“Climate change is already affecting people – killing crops, flooding homes and destroying lives.“ - Tracy Carty, Oxfam.
The debate on climate change has moved from Paris to Marrakesh in Morocco and COP22 from 7-18 November, for more contentious proposals. In Marrakesh, countries will focus on “loss and damage” protocols developed to help communities deal with the impact of climate change through a variety of financial measures. A 135 million people are at risk of displacement due to land degradation and tens of millions risk being impoverished as their livelihoods are threatened, many nations seek attention on the under-resourced climate institution such as a newly established displacement task-force which anticipates an exacerbation displacement of the problem of “climate migrants” and their lack of legal protection under present international refugee law.

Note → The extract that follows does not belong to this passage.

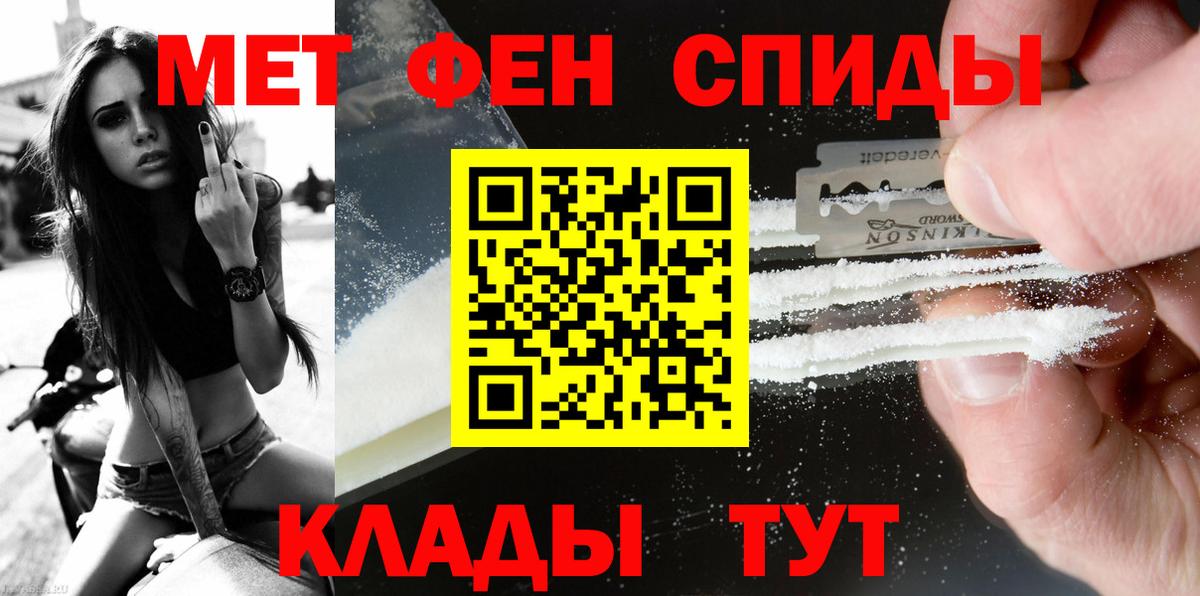 Первитин витя  Вход с VPN  Гусев  Первитин витя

The promise of $100 billion per year developed nations committed themselves to find by 2020 has already severely criticised for “double counting” existing aid flows and exaggerating of the rate at which public money can leverage private funds. “Fuzzy maths” and dodgy accounting are being used by wealthiest nations to 'overstate the actual support provided to developing countries by a large margin', Oxfam says. The world’s wealthiest countries are paying far less money to the poorest nations to help them cope with the effects of climate change than they claim, according to a new report by Oxfam. According to official figures, the developed world gave or helped raise about $41bn (about £33bn) a year in 2013 and 2014 to pay for renewable energy schemes, flood defences, and other such projects. Instead of $41bn, the net assistance to developing countries was estimated at between $11bn and $21bn. Most of the money is being spent on measures designed to reduce the rising global temperatures, rather than projects to help the poorest countries cope with its effects – like developing new ways of farming to produce enough food for people to eat. Oxfam estimated as little as $4bn may have been spent on ‘adaptation’. While wealthy Governments say they will provide $67bn of public money a year by 2020 – with the rest of the $100bn supposedly coming from private sources – Oxfam projected the real figure could be as low as $18bn.
Oxfam pointed to the current food crisis in Africa where tens of millions of people are struggling to get enough to eat amid a drought exacerbated by climate change and this year’s El Nino weather system, saying this was a sign of things to come if more was not done.
“The world’s poorest people who are the most vulnerable to climate change are the least responsible, yet only a fraction of the money available is going to help them adapt. Climate finance is a lifeline for vulnerable people that are on the frontline of coping with climate change. The greater the share of the $100bn that is miscounted or over-counted, the less they receive to deal with floods, droughts, and other extreme weather,” explained, Tracy Carty, Oxfam's climate policy lead who co-authored the report “The world’s poorest people who are the most vulnerable to climate change are the least responsible, yet only a fraction of the money available is going to help them adapt.”
The United Nations Environment Programme (Unep) said that pledges put forward to cut emissions would see temperatures rise by 3C above pre-industrial levels, far above the the 2C of the Paris climate agreement, which comes into force on Friday.
Erik Solheim, chief of Unep, warned in particular that people would start being displaced from their homes by the effects of climate change.
“Most of all, we will grieve over the avoidable human tragedy; the growing numbers of climate refugees hit by hunger, poverty, illness and conflict will be a constant reminder of our failure to deliver. None of this will be the result of bad weather. It will be the result of bad choices by governments, private sector and individual citizens.”
Asad Rehman, Friends of the Earth’s international climate campaigner, said: “This is a stark warning that cannot be ignored – tougher action on climate change is urgently needed to prevent the world speeding towards catastrophe. Governments are drinking in the ‘last chance saloon’ if the lofty goals of the Paris climate agreement are to be met.”
The main obstacle to reducing global warming is capitalism, where production is geared to profit, and production costs have to be kept to a minimum. Attempts to tackle climate change in the context of a world market economy will, at best, achieve only limited results. In socialism, where production can be rationally organised according to human need, we'll have the best chance of successfully curtailing global warming. Capitalism simply does not provide a framework for the rational solution of the problem of threatened climate change. In Marrakech, there will be many fine words spoken but all will be qualified by ifs and buts and maybes. We’ll look back at its achievements and see another abject failure. COPs can’t cope with the reality of capitalism.